Le Chenopodium bonus-henricus, appelé Chénopode bon-henri, est une plante vivace herbacée appartenant à la famille des Chenopodiaceae. Originaire d'Europe centrale et méridionale, cette espèce atteint 30 à 60 cm de hauteur. Ses feuilles triangulaires à hastées, d'un vert intense, présentent une texture farineuse caractéristique des chénopodes. La plante produit des inflorescences verdâtres discrètes en épis ramifiés, sans pétales colorés. Son système racinaire profond lui confère une bonne capacité d'adaptation. Autrefois largement cultivée comme légume feuille, elle demeure rustique et peu exigeante, pouvant s'adapter à divers types de sols.

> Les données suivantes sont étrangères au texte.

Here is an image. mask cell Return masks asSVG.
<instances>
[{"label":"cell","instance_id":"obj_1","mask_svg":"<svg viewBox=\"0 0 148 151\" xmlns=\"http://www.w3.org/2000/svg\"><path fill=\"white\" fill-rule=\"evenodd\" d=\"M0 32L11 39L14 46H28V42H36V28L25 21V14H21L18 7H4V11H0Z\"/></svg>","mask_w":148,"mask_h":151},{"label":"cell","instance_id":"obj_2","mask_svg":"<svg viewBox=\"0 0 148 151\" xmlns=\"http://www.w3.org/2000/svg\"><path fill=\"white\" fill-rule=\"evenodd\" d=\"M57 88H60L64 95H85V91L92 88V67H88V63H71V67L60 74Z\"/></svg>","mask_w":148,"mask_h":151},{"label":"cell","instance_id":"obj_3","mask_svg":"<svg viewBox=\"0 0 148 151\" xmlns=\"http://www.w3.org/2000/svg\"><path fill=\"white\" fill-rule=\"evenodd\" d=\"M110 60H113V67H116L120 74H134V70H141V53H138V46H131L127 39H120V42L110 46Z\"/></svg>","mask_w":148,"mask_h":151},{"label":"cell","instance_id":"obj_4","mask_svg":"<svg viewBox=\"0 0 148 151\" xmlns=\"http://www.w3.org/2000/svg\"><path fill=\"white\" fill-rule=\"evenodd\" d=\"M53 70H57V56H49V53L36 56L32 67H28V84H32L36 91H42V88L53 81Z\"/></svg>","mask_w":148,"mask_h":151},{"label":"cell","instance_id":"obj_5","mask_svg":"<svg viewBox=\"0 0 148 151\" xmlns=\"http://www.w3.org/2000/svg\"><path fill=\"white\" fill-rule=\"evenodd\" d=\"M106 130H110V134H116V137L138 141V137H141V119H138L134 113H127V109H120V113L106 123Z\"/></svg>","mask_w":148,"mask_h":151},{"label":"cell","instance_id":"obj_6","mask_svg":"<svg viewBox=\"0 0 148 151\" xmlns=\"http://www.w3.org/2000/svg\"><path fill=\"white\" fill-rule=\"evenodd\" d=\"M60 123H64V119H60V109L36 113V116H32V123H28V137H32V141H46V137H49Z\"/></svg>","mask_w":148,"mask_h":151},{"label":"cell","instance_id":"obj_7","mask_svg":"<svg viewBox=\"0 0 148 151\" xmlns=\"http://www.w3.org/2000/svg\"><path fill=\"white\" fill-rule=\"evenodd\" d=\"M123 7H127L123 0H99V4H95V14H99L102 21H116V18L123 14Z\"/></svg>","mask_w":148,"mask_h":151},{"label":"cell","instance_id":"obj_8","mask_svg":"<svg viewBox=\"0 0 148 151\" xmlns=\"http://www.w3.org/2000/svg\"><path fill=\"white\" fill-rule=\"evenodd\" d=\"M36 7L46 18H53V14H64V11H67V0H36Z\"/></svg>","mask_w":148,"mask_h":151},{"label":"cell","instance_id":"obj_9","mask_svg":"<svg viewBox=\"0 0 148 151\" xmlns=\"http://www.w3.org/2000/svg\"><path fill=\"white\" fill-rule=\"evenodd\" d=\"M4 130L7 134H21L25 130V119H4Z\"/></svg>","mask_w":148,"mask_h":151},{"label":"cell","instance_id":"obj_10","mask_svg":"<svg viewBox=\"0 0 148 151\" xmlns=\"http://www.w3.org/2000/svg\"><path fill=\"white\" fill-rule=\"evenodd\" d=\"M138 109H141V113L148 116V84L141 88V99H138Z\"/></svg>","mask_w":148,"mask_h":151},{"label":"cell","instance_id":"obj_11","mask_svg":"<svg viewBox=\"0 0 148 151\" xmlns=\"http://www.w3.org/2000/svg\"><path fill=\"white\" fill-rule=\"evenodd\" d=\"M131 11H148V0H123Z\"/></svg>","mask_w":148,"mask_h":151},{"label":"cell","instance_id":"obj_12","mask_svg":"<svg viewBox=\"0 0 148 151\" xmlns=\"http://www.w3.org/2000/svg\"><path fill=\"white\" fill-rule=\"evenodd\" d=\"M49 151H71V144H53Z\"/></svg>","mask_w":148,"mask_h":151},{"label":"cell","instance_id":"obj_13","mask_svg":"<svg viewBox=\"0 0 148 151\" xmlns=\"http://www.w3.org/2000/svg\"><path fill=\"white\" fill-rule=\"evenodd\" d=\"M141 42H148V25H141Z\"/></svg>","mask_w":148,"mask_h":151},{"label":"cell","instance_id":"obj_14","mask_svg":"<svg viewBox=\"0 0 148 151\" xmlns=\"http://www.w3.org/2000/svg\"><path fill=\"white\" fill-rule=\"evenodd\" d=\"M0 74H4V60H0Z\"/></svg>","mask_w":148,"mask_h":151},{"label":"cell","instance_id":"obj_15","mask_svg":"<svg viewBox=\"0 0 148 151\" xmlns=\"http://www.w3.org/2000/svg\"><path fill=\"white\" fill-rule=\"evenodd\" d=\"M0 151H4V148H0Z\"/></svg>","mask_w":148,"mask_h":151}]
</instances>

Le Chénopode bon-henri joue un rôle modeste mais utile dans les écosystèmes locaux. Ses fleurs, bien que peu spectaculaires, attirent de petits insectes pollinisateurs et hyménoptères. Cette espèce constitue une ressource alimentaire pour diverses larves d'insectes herbivores. À l'état naturel, elle colonise les décombres, les friches et les zones perturbées, facilitant ainsi une première étape de recolonisation des sols dégradés. Dans une perspective de transition alimentaire, sa réintroduction dans les potagers familiaux contribue à renforcer la résilience des systèmes alimentaires locaux. Bien qu'elle ne soit pas menacée, sa disparition du paysage agricole reflète l'uniformisation des cultures vivrières.
Espèce observée dans 19 pays à travers le monde.
Le Chénopode bon-henri est un légume feuille nutritif, riche en vitamines A, C et minéraux (fer, calcium, magnésium). Ses feuilles, récoltées jeunes, offrent une saveur douce et légèrement épicée, consommées crues en salade ou cuites comme les épinards. Traditionnellement, il était aussi appelé « épinard sauvage » en raison de sa composition nutritionnelle comparable. La famille des Chenopodiaceae partage des propriétés reminéralisantes. Toutes les parties aériennes sont comestibles. Sur le plan médicinal, il a historiquement été employé pour ses vertus laxatives douces et tonifiantes. Son usage demeure essentiellement culinaire et nutritionnel, s'inscrivant dans une alimentation naturelle équilibrée.
Le Chénopode bon-henri s'adapte aisément à diverses conditions de culture. Il prospère en exposition ensoleillée et tolère les sols argileux, sableux ou limoneux, dépourvu d'exigences de fertilité exceptionnelle. Un arrosage modéré suffit : il préfère les sols ni trop secs ni saturés d'eau. La plantation s'effectue au printemps directement en pleine terre ou par semis échelonnés pour étaler les récoltes de mai à août. Cette vivace rustique supporte les hivers froids et redémarre au printemps. Elle se régénère naturellement par ses racines profondes. Une taille régulière des jeunes pousses encourage le développement d'un port touffu et prolonge la production feuillière. Peu sensible aux maladies, elle demeure une culture facile, même en agriculture familiale.